PROMPT:
Edit the lines below so that each occurrence of "wooden plank wall" becomes "timber plank wall", leaving every other character unchanged.

--- Start of DATASET RECORDS ---

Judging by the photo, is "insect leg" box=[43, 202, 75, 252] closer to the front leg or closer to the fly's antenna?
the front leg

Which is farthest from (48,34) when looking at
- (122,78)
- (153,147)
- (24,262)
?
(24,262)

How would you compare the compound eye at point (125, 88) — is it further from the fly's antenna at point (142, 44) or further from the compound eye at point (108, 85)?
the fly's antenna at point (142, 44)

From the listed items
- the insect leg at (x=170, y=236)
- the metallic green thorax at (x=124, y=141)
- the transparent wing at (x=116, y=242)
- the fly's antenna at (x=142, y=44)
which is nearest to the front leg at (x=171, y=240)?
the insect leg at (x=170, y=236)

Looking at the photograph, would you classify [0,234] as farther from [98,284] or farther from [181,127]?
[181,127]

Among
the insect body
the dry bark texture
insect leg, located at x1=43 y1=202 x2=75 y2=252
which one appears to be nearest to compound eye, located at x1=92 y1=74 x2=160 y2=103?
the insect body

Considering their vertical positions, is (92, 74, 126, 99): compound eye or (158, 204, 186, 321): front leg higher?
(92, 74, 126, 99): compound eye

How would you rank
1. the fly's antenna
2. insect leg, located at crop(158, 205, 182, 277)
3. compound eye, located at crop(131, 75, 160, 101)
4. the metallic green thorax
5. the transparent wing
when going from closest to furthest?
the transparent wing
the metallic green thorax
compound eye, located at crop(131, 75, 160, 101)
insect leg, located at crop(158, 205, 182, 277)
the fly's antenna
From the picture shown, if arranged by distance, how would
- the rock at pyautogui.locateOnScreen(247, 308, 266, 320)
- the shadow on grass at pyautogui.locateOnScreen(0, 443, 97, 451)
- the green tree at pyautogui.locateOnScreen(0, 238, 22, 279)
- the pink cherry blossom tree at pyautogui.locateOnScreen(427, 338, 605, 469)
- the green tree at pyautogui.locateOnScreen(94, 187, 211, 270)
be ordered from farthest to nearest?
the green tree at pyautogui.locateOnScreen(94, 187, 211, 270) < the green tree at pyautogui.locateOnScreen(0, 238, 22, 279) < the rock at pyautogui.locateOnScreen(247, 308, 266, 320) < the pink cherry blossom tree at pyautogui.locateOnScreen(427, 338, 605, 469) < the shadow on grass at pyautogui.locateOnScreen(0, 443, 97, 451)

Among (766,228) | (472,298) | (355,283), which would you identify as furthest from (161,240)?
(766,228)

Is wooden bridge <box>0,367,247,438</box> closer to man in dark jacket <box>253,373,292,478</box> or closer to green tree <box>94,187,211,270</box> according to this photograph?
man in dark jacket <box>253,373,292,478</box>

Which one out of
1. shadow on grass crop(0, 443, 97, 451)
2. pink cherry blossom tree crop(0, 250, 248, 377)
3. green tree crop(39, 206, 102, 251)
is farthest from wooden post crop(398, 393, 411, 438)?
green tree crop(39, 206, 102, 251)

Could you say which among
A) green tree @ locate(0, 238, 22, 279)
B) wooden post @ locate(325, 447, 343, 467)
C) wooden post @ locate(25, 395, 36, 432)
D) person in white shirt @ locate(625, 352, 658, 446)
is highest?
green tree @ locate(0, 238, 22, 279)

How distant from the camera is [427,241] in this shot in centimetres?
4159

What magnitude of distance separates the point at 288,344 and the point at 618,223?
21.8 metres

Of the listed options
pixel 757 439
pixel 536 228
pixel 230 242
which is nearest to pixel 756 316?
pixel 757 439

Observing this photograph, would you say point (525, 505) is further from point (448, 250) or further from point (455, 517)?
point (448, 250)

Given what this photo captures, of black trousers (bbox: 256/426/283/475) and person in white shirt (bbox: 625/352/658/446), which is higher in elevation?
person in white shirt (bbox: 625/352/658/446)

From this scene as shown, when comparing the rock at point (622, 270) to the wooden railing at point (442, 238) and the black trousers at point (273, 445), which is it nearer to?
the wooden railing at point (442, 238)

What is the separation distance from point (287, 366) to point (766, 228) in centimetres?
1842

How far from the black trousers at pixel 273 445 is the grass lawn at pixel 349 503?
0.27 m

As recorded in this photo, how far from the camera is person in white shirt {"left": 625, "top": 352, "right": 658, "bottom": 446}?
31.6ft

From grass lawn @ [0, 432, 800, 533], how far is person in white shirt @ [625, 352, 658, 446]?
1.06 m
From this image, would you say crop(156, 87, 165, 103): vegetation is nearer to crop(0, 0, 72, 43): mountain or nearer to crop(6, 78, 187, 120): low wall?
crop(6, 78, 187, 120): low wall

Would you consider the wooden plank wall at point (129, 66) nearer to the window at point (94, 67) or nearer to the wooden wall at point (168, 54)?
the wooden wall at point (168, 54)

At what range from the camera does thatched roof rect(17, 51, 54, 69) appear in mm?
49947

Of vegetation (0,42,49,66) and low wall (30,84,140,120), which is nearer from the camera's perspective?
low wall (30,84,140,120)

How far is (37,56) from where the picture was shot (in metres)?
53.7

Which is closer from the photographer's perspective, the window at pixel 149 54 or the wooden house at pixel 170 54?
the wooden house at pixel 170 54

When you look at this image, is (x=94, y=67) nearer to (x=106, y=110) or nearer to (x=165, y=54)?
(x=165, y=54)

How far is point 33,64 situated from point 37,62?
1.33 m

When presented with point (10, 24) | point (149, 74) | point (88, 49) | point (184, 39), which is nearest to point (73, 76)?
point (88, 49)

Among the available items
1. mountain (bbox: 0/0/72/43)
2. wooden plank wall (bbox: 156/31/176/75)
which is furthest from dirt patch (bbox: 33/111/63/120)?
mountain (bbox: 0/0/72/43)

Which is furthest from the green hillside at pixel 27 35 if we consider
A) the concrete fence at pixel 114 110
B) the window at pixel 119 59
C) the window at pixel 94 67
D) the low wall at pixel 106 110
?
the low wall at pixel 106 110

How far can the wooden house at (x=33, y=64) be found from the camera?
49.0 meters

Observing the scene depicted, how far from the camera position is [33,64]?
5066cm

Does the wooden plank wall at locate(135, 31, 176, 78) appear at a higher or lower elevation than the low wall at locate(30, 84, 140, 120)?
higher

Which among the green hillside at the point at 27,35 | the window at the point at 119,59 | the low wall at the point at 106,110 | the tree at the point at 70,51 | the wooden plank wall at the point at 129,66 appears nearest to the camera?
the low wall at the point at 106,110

--- End of DATASET RECORDS ---

ANSWER TO THIS EXERCISE:
Judging by the photo, is "insect leg" box=[43, 202, 75, 252] closer to the front leg or closer to the fly's antenna?
the front leg

Which is farthest from (48,34) when looking at
- (122,78)
- (153,147)
- (24,262)
?
(24,262)

How would you compare the compound eye at point (125, 88) — is it further from the fly's antenna at point (142, 44) or further from the compound eye at point (108, 85)?
the fly's antenna at point (142, 44)

From the listed items
- the insect leg at (x=170, y=236)
- the metallic green thorax at (x=124, y=141)
- the transparent wing at (x=116, y=242)
- the fly's antenna at (x=142, y=44)
which is nearest to the front leg at (x=171, y=240)?
the insect leg at (x=170, y=236)

Looking at the photograph, would you classify [0,234] as farther from [98,284] or farther from [181,127]?
[181,127]

Among
the insect body
the dry bark texture
insect leg, located at x1=43 y1=202 x2=75 y2=252
which one appears to be nearest to compound eye, located at x1=92 y1=74 x2=160 y2=103?
the insect body

Considering their vertical positions, is (92, 74, 126, 99): compound eye or (158, 204, 186, 321): front leg higher?
(92, 74, 126, 99): compound eye

How would you rank
1. the fly's antenna
2. insect leg, located at crop(158, 205, 182, 277)
3. compound eye, located at crop(131, 75, 160, 101)
4. the metallic green thorax
5. the transparent wing
when going from closest to furthest?
the transparent wing
the metallic green thorax
compound eye, located at crop(131, 75, 160, 101)
insect leg, located at crop(158, 205, 182, 277)
the fly's antenna
From the picture shown, if arranged by distance, how would
- the rock at pyautogui.locateOnScreen(247, 308, 266, 320)
- the shadow on grass at pyautogui.locateOnScreen(0, 443, 97, 451)
- the green tree at pyautogui.locateOnScreen(0, 238, 22, 279)
- the pink cherry blossom tree at pyautogui.locateOnScreen(427, 338, 605, 469)
- the green tree at pyautogui.locateOnScreen(94, 187, 211, 270)
be ordered from farthest to nearest?
the green tree at pyautogui.locateOnScreen(94, 187, 211, 270) < the green tree at pyautogui.locateOnScreen(0, 238, 22, 279) < the rock at pyautogui.locateOnScreen(247, 308, 266, 320) < the pink cherry blossom tree at pyautogui.locateOnScreen(427, 338, 605, 469) < the shadow on grass at pyautogui.locateOnScreen(0, 443, 97, 451)

Among (766,228) | (472,298) | (355,283), which would you identify as furthest from (161,240)?
(766,228)

Is wooden bridge <box>0,367,247,438</box> closer to man in dark jacket <box>253,373,292,478</box> or closer to green tree <box>94,187,211,270</box> according to this photograph?
man in dark jacket <box>253,373,292,478</box>

Which one out of
1. shadow on grass crop(0, 443, 97, 451)
2. pink cherry blossom tree crop(0, 250, 248, 377)
3. green tree crop(39, 206, 102, 251)
is farthest from wooden post crop(398, 393, 411, 438)?
green tree crop(39, 206, 102, 251)

Could you say which among
A) green tree @ locate(0, 238, 22, 279)
B) wooden post @ locate(325, 447, 343, 467)
C) wooden post @ locate(25, 395, 36, 432)
D) person in white shirt @ locate(625, 352, 658, 446)
is highest?
green tree @ locate(0, 238, 22, 279)

How distant from the camera is [427,241] in this shot in centimetres?
4159

What magnitude of distance separates the point at 288,344 and the point at 618,223?
21.8 metres

Of the listed options
pixel 757 439
pixel 536 228
pixel 230 242
which is nearest to pixel 756 316?
pixel 757 439

Observing this photograph, would you say point (525, 505) is further from point (448, 250) or further from point (455, 517)?
point (448, 250)

Given what this photo captures, of black trousers (bbox: 256/426/283/475) and person in white shirt (bbox: 625/352/658/446), which is higher in elevation?
person in white shirt (bbox: 625/352/658/446)

From this scene as shown, when comparing the rock at point (622, 270) to the wooden railing at point (442, 238) and the black trousers at point (273, 445), which is it nearer to?
the wooden railing at point (442, 238)

What is the separation distance from point (287, 366) to point (766, 228) in centimetres?
1842

How far from the black trousers at pixel 273 445 is the grass lawn at pixel 349 503?
0.27 m

As recorded in this photo, how far from the camera is person in white shirt {"left": 625, "top": 352, "right": 658, "bottom": 446}?
31.6ft

From grass lawn @ [0, 432, 800, 533], how far is person in white shirt @ [625, 352, 658, 446]?
1.06 m
From this image, would you say crop(156, 87, 165, 103): vegetation is nearer to crop(0, 0, 72, 43): mountain or nearer to crop(6, 78, 187, 120): low wall?
crop(6, 78, 187, 120): low wall

Would you consider the timber plank wall at point (129, 66) nearer to the window at point (94, 67) or nearer to the wooden wall at point (168, 54)?
the wooden wall at point (168, 54)

At what range from the camera does thatched roof rect(17, 51, 54, 69) appear in mm?
49947

Of vegetation (0,42,49,66) and low wall (30,84,140,120), which is nearer from the camera's perspective?
low wall (30,84,140,120)

How far is (37,56) from where the picture was shot (in metres)?
53.7

Which is closer from the photographer's perspective, the window at pixel 149 54 or the wooden house at pixel 170 54?
the wooden house at pixel 170 54

When you look at this image, is (x=94, y=67) nearer to (x=106, y=110) or nearer to (x=165, y=54)?
(x=165, y=54)

How far is point 33,64 situated from point 37,62?
1.33 m

When presented with point (10, 24) | point (149, 74) | point (88, 49) | point (184, 39), which is nearest to point (73, 76)?
point (88, 49)

Among the available items
1. mountain (bbox: 0/0/72/43)
2. timber plank wall (bbox: 156/31/176/75)
which is furthest from dirt patch (bbox: 33/111/63/120)?
mountain (bbox: 0/0/72/43)

Which is furthest from the green hillside at pixel 27 35 if we consider
A) the concrete fence at pixel 114 110
B) the window at pixel 119 59
C) the window at pixel 94 67
D) the low wall at pixel 106 110
?
the low wall at pixel 106 110

How far can the wooden house at (x=33, y=64) be found from the camera?
49.0 meters

Observing the scene depicted, how far from the camera position is [33,64]?
5066cm

Does the timber plank wall at locate(135, 31, 176, 78) appear at a higher or lower elevation than the low wall at locate(30, 84, 140, 120)?
higher

Which among the green hillside at the point at 27,35 | the window at the point at 119,59 | the low wall at the point at 106,110 | the tree at the point at 70,51 | the timber plank wall at the point at 129,66 appears nearest to the camera?
the low wall at the point at 106,110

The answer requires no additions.